Vlatko Ilievski took part in technical rehearsals on 4 and 7 May, followed by dress rehearsals on 11 and 12 May. This included the jury show on 11 May where the professional juries of each country watched and voted on the competing entries.

The Macedonian performance featured Vlatko Ilievski performing in a black suit together with five dancers. During the performance, one of the dancers played an accordion while Ilievski performed with a megaphone. The stage colours were predominately red with the background LED screens displaying the word "muzika" within a turning cube. The five dancers that joined Vlatko Ilievski on stage were Dardan Selmani, Ivan Angelkovski, Jana Andrejević, Ljupcho Atanasov and Marko Pešić.

At the end of the show, Macedonia was not announced among the top 10 entries in the second semi-final and therefore failed to qualify to compete in the final. It was later revealed that Macedonia placed sixteenth in the semi-final, receiving a total of 36 points.

=== Voting ===
Voting during the three shows consisted of 50 percent public televoting and 50 percent from a jury deliberation. The jury consisted of five music industry professionals who were citizens of the country they represent. This jury was asked to judge each contestant based on: vocal capacity; the stage performance; the song's composition and originality; and the overall impression by the act. In addition, no member of a national jury could be related in any way to any of the competing acts in such a way that they cannot vote impartially and independently.

§ THE DATA
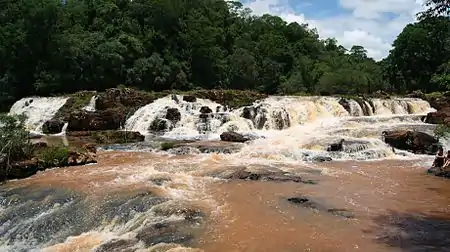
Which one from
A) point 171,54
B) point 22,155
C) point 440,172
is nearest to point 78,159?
point 22,155

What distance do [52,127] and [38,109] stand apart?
4547mm

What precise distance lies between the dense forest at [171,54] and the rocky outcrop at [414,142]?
15.4 meters

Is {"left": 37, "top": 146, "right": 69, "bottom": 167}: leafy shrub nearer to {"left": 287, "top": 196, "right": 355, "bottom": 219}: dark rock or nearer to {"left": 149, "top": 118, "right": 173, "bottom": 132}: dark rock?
{"left": 287, "top": 196, "right": 355, "bottom": 219}: dark rock

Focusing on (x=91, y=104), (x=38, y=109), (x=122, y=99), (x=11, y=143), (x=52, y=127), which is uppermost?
(x=122, y=99)

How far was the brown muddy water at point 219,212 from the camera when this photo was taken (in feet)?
26.5

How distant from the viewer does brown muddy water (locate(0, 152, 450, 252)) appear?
8.08 m

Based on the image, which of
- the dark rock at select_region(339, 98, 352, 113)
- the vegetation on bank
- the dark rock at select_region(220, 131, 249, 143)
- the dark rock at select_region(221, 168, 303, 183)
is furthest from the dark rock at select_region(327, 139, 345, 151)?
the dark rock at select_region(339, 98, 352, 113)

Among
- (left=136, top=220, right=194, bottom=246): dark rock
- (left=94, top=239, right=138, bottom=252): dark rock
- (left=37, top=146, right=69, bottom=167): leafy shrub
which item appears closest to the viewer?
(left=94, top=239, right=138, bottom=252): dark rock

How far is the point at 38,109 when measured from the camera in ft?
97.1

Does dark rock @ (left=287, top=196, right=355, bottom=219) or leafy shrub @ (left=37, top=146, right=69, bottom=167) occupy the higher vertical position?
leafy shrub @ (left=37, top=146, right=69, bottom=167)

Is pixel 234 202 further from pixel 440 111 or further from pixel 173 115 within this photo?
pixel 440 111

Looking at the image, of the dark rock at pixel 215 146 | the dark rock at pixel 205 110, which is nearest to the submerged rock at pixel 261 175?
the dark rock at pixel 215 146

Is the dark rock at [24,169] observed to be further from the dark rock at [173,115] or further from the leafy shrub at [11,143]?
the dark rock at [173,115]

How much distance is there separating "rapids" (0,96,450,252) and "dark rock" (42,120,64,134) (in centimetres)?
836
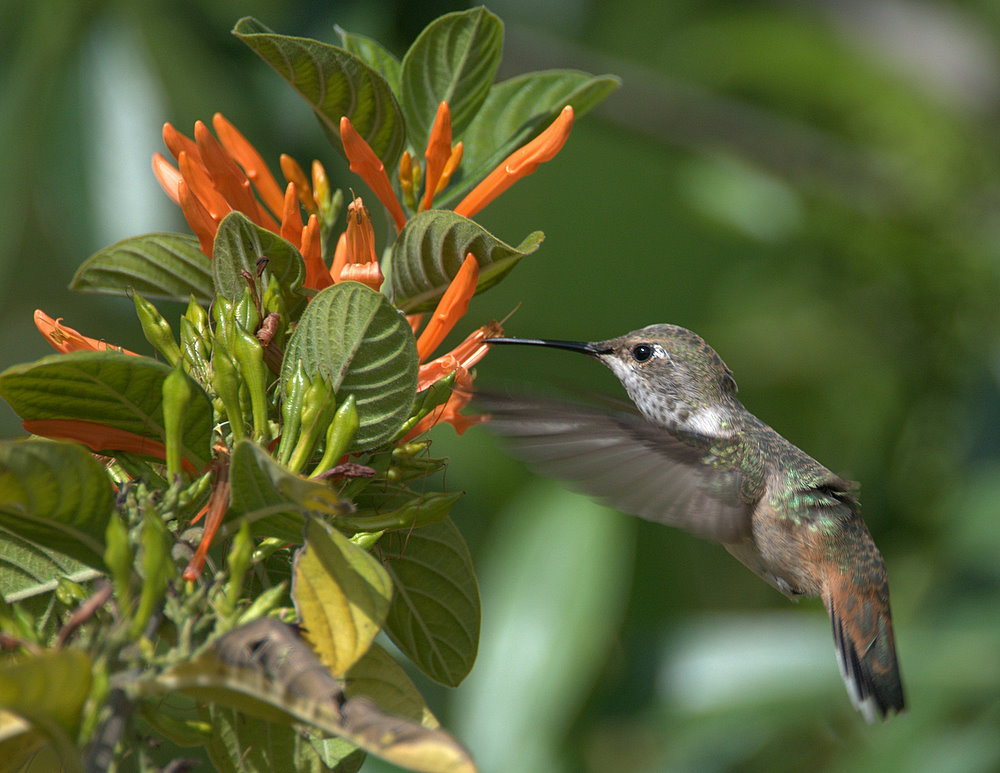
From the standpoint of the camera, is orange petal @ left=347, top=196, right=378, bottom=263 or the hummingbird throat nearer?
orange petal @ left=347, top=196, right=378, bottom=263

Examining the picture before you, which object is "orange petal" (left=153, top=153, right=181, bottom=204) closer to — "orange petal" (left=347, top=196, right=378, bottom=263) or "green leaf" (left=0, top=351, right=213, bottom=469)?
"orange petal" (left=347, top=196, right=378, bottom=263)

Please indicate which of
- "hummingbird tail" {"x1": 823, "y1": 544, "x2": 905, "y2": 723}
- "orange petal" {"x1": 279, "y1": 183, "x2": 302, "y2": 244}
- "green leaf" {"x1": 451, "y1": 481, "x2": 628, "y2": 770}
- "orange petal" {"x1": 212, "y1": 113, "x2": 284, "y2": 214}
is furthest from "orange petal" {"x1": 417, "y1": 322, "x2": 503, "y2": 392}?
"green leaf" {"x1": 451, "y1": 481, "x2": 628, "y2": 770}

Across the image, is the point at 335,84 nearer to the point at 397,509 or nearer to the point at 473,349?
the point at 473,349

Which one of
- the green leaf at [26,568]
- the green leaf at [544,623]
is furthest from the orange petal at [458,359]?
the green leaf at [544,623]

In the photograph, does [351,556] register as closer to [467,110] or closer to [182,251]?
[182,251]

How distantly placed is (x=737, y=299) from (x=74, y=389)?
3.73m

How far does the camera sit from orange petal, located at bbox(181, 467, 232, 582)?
1000 millimetres

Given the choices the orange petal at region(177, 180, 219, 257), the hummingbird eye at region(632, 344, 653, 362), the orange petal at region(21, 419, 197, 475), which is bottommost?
the hummingbird eye at region(632, 344, 653, 362)

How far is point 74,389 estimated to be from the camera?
3.53 feet

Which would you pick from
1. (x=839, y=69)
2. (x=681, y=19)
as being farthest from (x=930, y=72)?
(x=681, y=19)

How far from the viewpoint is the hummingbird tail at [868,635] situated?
78.5 inches

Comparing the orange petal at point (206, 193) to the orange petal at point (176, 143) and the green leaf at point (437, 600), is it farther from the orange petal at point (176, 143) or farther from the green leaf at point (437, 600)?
the green leaf at point (437, 600)

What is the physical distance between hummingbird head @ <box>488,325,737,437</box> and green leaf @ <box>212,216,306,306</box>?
869mm

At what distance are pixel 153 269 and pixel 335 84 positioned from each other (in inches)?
13.0
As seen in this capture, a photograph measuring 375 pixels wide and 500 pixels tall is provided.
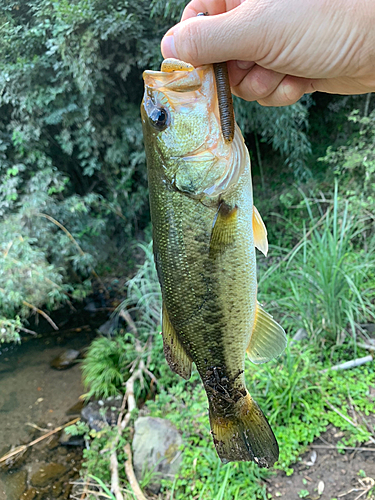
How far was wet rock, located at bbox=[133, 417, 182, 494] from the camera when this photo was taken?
2.54 metres

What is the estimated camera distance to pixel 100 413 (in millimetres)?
3354

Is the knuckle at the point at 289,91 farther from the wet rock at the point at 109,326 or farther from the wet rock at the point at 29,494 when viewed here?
the wet rock at the point at 109,326

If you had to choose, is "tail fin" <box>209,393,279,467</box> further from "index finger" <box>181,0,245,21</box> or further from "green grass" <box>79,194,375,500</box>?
"index finger" <box>181,0,245,21</box>

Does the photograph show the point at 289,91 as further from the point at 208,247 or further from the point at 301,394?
the point at 301,394

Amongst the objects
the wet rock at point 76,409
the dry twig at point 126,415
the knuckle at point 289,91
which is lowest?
the wet rock at point 76,409

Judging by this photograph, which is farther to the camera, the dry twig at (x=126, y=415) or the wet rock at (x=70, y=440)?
the wet rock at (x=70, y=440)

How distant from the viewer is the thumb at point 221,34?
3.40 feet

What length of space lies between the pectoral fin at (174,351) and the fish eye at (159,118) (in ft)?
1.91

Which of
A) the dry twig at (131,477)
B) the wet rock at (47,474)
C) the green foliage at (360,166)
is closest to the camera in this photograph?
the dry twig at (131,477)

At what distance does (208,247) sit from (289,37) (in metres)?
0.73

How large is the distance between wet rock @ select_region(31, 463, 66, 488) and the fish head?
323cm

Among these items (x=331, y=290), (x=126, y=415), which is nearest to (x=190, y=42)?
(x=331, y=290)

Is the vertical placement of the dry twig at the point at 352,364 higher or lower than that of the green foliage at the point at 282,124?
lower

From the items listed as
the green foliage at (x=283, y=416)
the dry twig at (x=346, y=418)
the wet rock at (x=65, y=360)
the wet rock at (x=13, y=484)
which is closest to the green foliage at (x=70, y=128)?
the wet rock at (x=65, y=360)
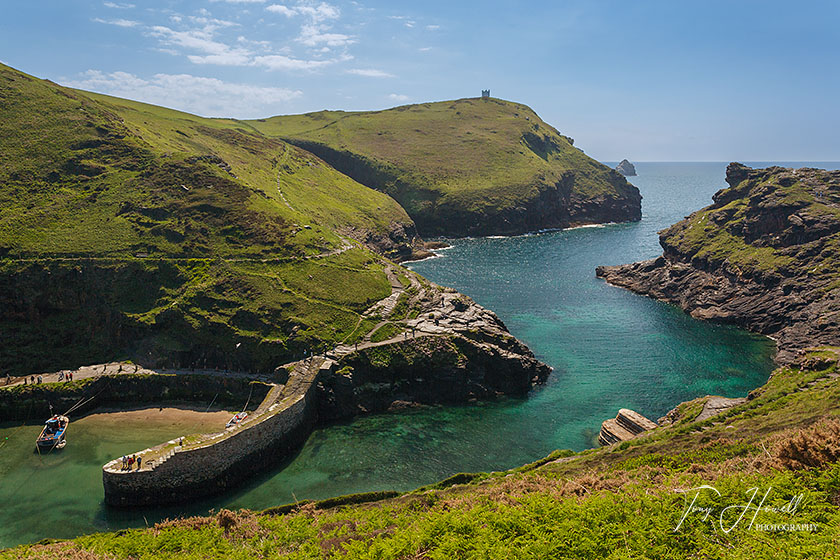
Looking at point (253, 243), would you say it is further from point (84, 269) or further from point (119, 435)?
point (119, 435)

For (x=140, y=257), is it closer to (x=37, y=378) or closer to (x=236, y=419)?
(x=37, y=378)

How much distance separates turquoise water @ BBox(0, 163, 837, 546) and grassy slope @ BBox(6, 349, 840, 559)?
1147cm

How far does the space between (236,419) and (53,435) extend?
2030 cm

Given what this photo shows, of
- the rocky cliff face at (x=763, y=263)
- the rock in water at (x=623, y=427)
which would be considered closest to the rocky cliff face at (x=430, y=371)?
the rock in water at (x=623, y=427)

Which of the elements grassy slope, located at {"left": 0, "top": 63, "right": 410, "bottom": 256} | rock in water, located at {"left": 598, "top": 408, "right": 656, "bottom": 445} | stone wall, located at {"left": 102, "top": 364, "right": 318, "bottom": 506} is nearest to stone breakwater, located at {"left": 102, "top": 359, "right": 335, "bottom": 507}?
stone wall, located at {"left": 102, "top": 364, "right": 318, "bottom": 506}

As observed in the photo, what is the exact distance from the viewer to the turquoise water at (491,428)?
48.0m

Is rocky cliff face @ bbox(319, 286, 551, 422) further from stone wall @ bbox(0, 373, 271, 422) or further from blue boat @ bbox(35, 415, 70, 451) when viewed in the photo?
blue boat @ bbox(35, 415, 70, 451)

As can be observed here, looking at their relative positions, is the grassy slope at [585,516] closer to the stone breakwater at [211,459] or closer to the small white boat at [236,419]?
the stone breakwater at [211,459]

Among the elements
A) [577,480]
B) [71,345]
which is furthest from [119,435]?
[577,480]

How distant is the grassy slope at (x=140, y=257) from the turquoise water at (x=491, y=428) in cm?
1627

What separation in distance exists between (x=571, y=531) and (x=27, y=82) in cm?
15428

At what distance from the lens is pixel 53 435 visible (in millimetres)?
55781

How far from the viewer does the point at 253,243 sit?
300 ft

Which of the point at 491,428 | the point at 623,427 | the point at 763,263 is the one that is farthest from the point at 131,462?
the point at 763,263
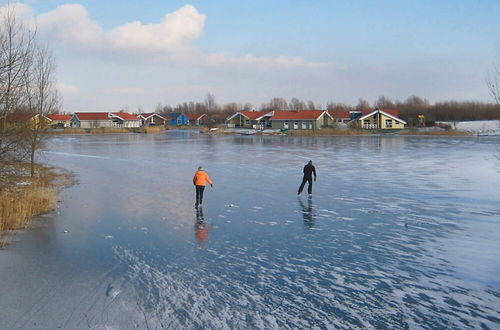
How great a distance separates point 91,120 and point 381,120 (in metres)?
67.6

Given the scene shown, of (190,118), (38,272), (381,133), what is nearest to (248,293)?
(38,272)

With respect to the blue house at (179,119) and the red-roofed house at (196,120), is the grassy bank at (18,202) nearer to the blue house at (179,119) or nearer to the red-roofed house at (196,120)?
the red-roofed house at (196,120)

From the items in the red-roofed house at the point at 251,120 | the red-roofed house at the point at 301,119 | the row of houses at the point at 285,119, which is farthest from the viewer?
the red-roofed house at the point at 251,120

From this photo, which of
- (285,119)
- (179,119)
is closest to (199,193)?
(285,119)

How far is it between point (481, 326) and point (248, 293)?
10.9 ft

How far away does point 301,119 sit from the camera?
83250 mm

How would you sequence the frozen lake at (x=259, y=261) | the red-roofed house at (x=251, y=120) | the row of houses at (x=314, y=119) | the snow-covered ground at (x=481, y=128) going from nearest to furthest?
the frozen lake at (x=259, y=261)
the snow-covered ground at (x=481, y=128)
the row of houses at (x=314, y=119)
the red-roofed house at (x=251, y=120)

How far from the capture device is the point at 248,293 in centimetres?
725

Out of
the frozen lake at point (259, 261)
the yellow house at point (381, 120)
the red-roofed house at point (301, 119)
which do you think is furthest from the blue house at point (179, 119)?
the frozen lake at point (259, 261)

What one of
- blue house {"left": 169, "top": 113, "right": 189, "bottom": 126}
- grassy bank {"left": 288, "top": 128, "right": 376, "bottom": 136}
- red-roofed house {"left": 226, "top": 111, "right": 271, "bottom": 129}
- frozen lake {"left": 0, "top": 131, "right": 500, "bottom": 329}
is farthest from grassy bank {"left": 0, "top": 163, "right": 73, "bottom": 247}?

§ COMPLETE THE FOLLOWING
A. From the Vlatko Ilievski text above, name every dancer who joined him on stage.
B. Please decide whether each statement agrees with the Vlatko Ilievski text, answering yes or no and quoting the words that settle it: (i) Ilievski performed in a white suit. (ii) Macedonia finished sixteenth in the semi-final. (iii) Each national jury had seven members.
C. Reproduce the portion of the Vlatko Ilievski text starting with "Vlatko Ilievski took" and going on through "and Marko Pešić.".

§ TASK-BY-TASK ANSWERS
A. Dardan Selmani, Ivan Angelkovski, Jana Andrejević, Ljupcho Atanasov, Marko Pešić

B.
(i) No: "Vlatko Ilievski performing in a black suit"
(ii) Yes: "Macedonia placed sixteenth in the semi-final"
(iii) No: "The jury consisted of five music industry professionals"

C.
Vlatko Ilievski took part in technical rehearsals on 4 and 7 May, followed by dress rehearsals on 11 and 12 May. This included the jury show on 11 May where the professional juries of each country watched and voted on the competing entries.

The Macedonian performance featured Vlatko Ilievski performing in a black suit together with five dancers. During the performance, one of the dancers played an accordion while Ilievski performed with a megaphone. The stage colours were predominately red with the background LED screens displaying the word "muzika" within a turning cube. The five dancers that joined Vlatko Ilievski on stage were Dardan Selmani, Ivan Angelkovski, Jana Andrejević, Ljupcho Atanasov and Marko Pešić.